[lbo-talk] "four walls are three too many"

Wojtek Sokolowski sokol at jhu.edu
Fri Oct 14 08:47:58 PDT 2005


> >It seems that few of the famous apothegms attributed to Stalin have been
> >sourced with any certainty, including "the death of one man is a
> >tragedy; the death a million men is a statistic" and "the Pope?  How
> >many divisions does he have?"  Too bad: I hate using slogans I can't
> >cite with confidence, and I really want to use this one in a bit I'm
> >writing.  Damn.
> 
> Harold Bloom once wrote somewhere, "as Shelley should have said..."
> 
> Doug

Does it make any difference who said it?  It has a nice twist into it - just
like the "Wenn Ich Kultur hoere, entsichere Ich meinen Browning"  or "It's I
who decides who's a Jew" - both attributed to Hermann Goering even though
they were actually said by someone else.  

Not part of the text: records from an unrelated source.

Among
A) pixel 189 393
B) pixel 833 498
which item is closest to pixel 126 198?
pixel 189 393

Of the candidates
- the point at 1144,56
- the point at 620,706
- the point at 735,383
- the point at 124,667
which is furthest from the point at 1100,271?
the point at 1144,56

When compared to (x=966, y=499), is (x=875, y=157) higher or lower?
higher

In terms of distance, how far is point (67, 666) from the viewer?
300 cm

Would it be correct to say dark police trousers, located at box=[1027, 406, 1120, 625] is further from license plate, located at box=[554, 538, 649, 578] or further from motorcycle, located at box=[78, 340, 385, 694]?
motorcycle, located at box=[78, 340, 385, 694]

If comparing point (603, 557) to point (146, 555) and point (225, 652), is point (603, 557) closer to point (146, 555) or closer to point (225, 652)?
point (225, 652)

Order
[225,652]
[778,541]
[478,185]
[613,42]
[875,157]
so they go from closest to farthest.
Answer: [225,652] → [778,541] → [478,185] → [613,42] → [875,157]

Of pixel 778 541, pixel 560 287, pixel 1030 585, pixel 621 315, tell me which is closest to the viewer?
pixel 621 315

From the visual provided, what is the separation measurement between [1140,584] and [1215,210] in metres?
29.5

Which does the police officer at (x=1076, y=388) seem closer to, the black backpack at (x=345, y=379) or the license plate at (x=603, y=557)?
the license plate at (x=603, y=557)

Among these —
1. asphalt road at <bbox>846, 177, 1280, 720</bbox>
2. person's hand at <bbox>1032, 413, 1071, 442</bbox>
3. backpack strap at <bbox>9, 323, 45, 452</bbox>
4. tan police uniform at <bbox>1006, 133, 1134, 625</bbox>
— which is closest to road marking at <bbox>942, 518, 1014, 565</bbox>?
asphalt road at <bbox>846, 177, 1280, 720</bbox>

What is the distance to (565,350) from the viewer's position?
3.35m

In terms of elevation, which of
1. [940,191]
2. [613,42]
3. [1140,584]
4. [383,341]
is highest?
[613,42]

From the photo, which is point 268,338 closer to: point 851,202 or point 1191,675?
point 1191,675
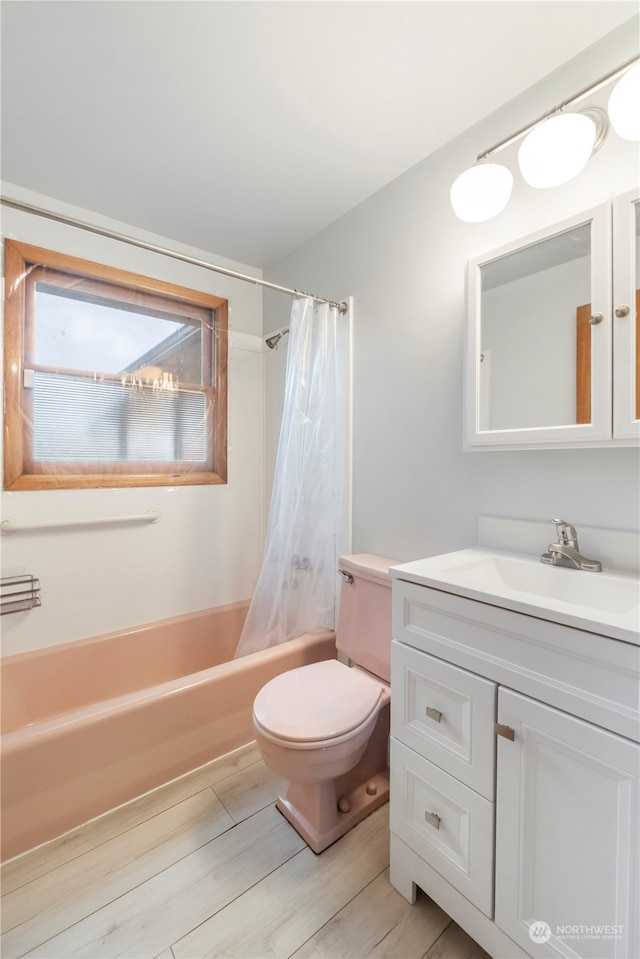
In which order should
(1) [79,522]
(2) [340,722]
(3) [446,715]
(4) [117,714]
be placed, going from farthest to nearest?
1. (1) [79,522]
2. (4) [117,714]
3. (2) [340,722]
4. (3) [446,715]

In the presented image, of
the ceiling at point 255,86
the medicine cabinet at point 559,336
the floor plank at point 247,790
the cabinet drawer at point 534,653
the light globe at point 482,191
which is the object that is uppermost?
the ceiling at point 255,86

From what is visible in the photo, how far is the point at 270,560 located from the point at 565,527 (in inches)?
47.9

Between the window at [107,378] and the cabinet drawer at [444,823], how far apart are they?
1.63 metres

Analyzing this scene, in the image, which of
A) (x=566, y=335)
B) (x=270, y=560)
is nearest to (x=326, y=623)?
(x=270, y=560)

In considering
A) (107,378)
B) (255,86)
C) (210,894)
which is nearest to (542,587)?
(210,894)

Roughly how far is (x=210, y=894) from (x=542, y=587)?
126cm

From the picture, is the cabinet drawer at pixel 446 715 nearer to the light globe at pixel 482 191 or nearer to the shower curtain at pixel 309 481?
the shower curtain at pixel 309 481

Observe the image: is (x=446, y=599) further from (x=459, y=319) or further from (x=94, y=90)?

Does the fact that that a saying was or was not uttered by a reprehensible
monster make any difference?  What does the Stalin's persona add to the
realization that, after all, for some people four walls are indeed a waste
of valuable real estate space.  Or that what passes for "Kultur" is often a
bunch of hogwash?  Or that identity politics is but a shell game?